The basic plot you need to know: In this season's premiere (last week's episode), CIA officer Jai Wilcox (played by Sendhil Ramamurthy from Heroes) was assassinated. Immediately before his death, he met Annie at a diner and was about to divulge some top secret information about the CIA. Luckily for Annie, she forgot her umbrella in the diner and thus did not die in the car-bomb explosion. This event has now set a series of plot lines in motion:
1. Annie has been reassigned to a new unit. She has left the DPD (Domestic Protection Division) desk in favor of an edgier new department. It's like she left her traditional high school for a new, progressive charter school that encourages alternative methods of learning. Her new boss is played by Sarah Clarke, also a 24 alum, and she's sure to clash with old boss Kari Matchett's Joan.
2. Christopher Gorham's character, Auggie, has also left the DPD. He is now the head of the Office of Special Projects, taking over for the dead guy.

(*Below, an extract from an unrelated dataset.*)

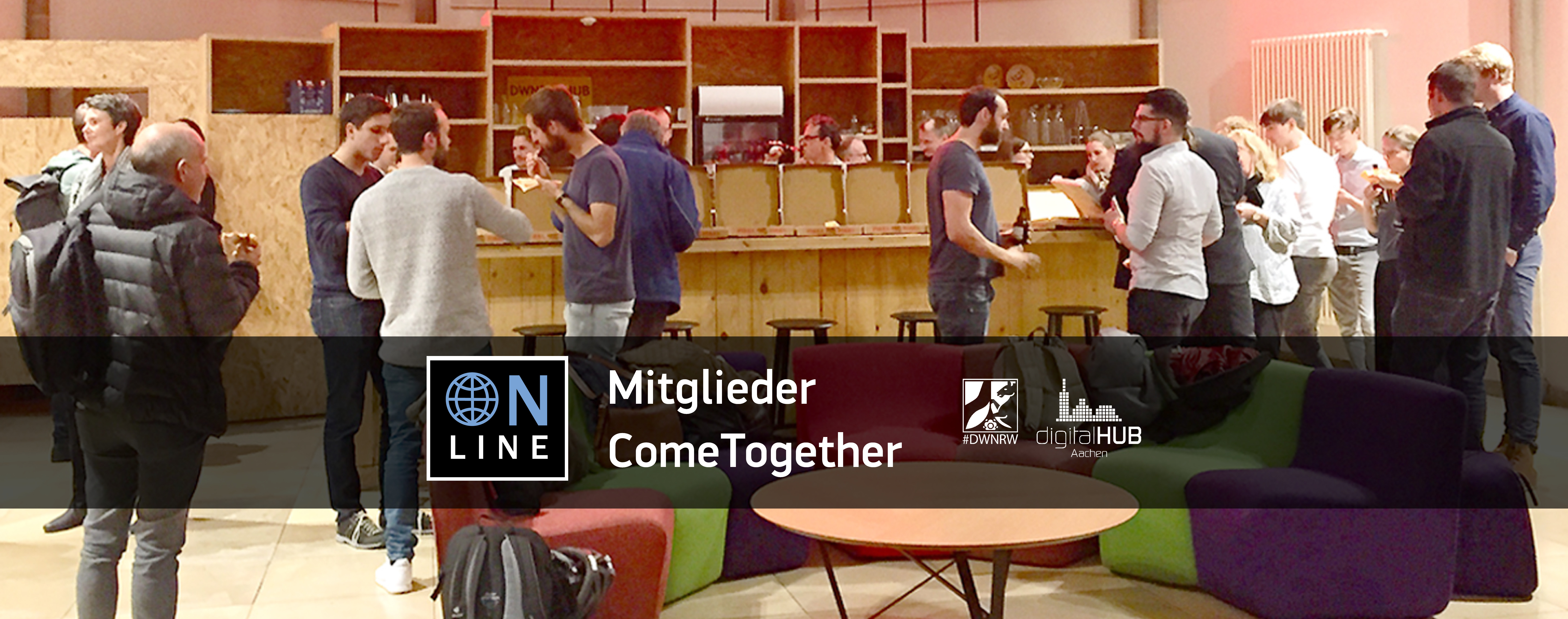 online mitglieder cometogether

3. Annie is investigating a Russian in Marrakech who has some mysterious neck tattoo that matches a symbol seen on a file box that Auggie was holding. They haven’t made this connection yet.

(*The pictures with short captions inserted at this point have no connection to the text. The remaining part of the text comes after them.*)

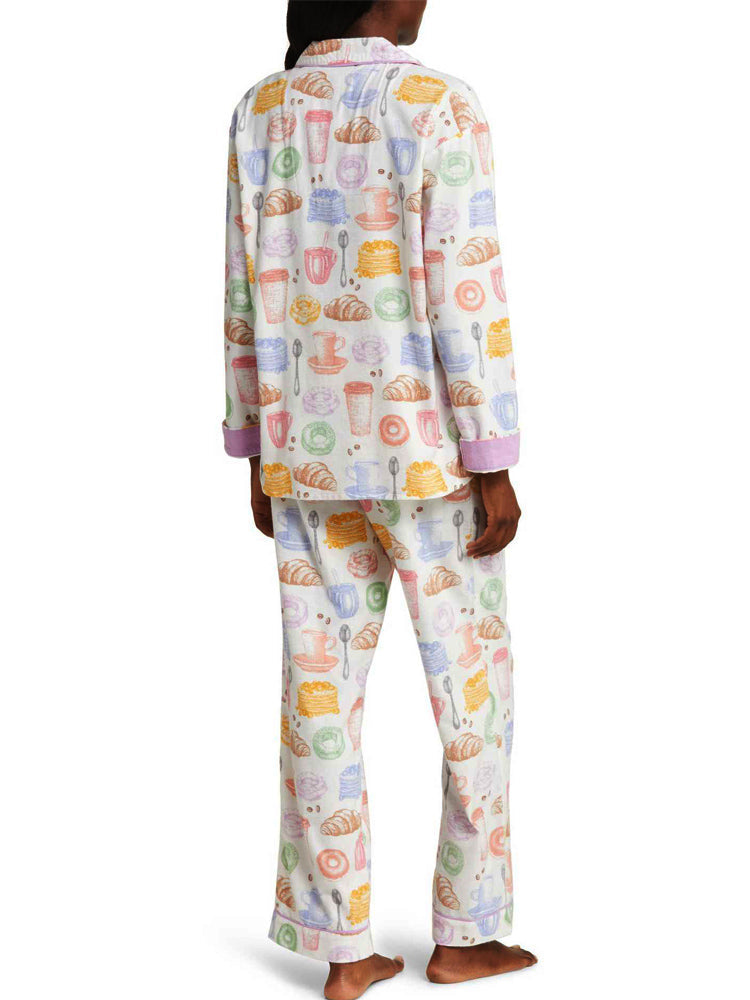 Thoughtfully Designed Garment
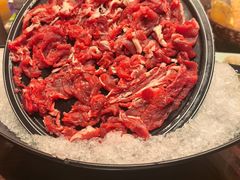 -东海怡品海鲜豆捞(舟宿夜江店)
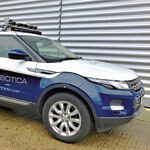 Gatwick to trial autonomous vehicles (from import)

4. Because of the assassination, everyone is being monitored — including (and unbeknownst to him) Peter Gallagher. However, his wife Joan (she is also Annie's old boss at the DPD) knows, BUT WILL SHE TELL HIM? We shall see.
As if this weren't enough, Annie is in love with Auggie, but he's planning to propose to someone else. Why didn't Annie realize sooner that she loved him? Eh, let's not go there.

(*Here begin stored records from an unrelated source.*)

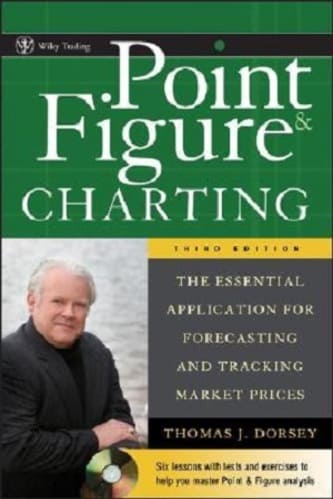 Thomas J. Dorsey - Point & Figure Charting_ The Essential Application for Forecasting and Tracking Market Prices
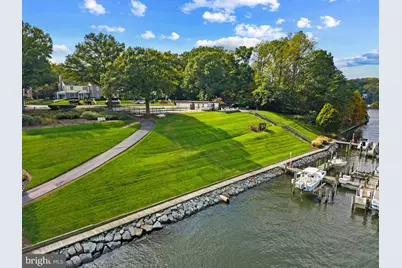 303 Dreams Landing Way #303, Annapolis, MD 21401 - Photo 36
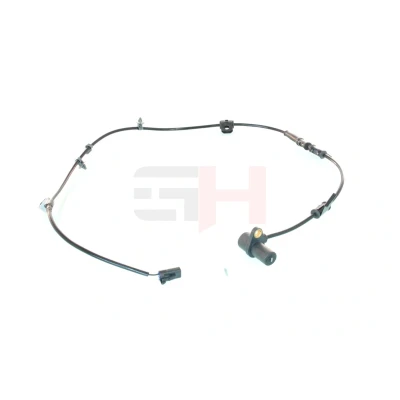 Abbildung von GH 703405V ABS Sensor Vorderachse, Vorderachse links HYUNDAI: COUPE II,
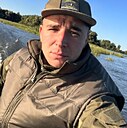 Вячеслав, 35 лет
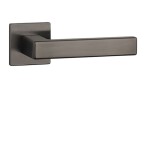 Okov za vrata MP AS - TILIA - HR 5S (ANT.M PVD - Antracit mat PVD) - MP antracit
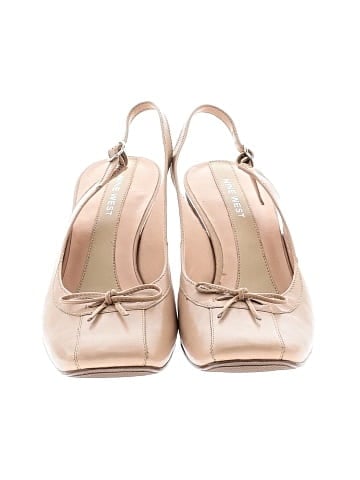 Nine West Heels (view 2)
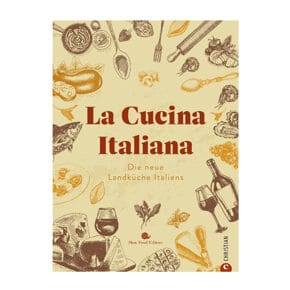 La Cucina Italiana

Final argument: For the most part, Team USA shows have two levels of plot: the season-long arc and the episode-long arc. This gives loyal fans broader themes to follow while also allowing the casual viewer to jump in at any point. Covert Affairs went off-script last week when the Russian-spy-in-Morocco story was left open-ended. Annie may have been back at Langley at the start of the season, but that storyline is far from wrapped up. Though it also has its share of impossibly blue skies, this show distinguishes itself from the rest of the (delightful) USA crop by committing to relatively higher-level storytelling and richer characters.
The addition of Sarah Clarke as Lena Smith this season is already paying off. Her clashes with Joan introduce a new relationship that is neither romantic nor already covered in the show. It's not exactly a Peggy Olson-Joan Holloway-Megan Calvet triumvirate here, but the Annie-Lena-Joan dynamics are more provocative than any of the show's — maybe even the network's — other relationships.
If I still haven't convinced you, just remember that you can't fight the moonlight. Or Covert Affairs.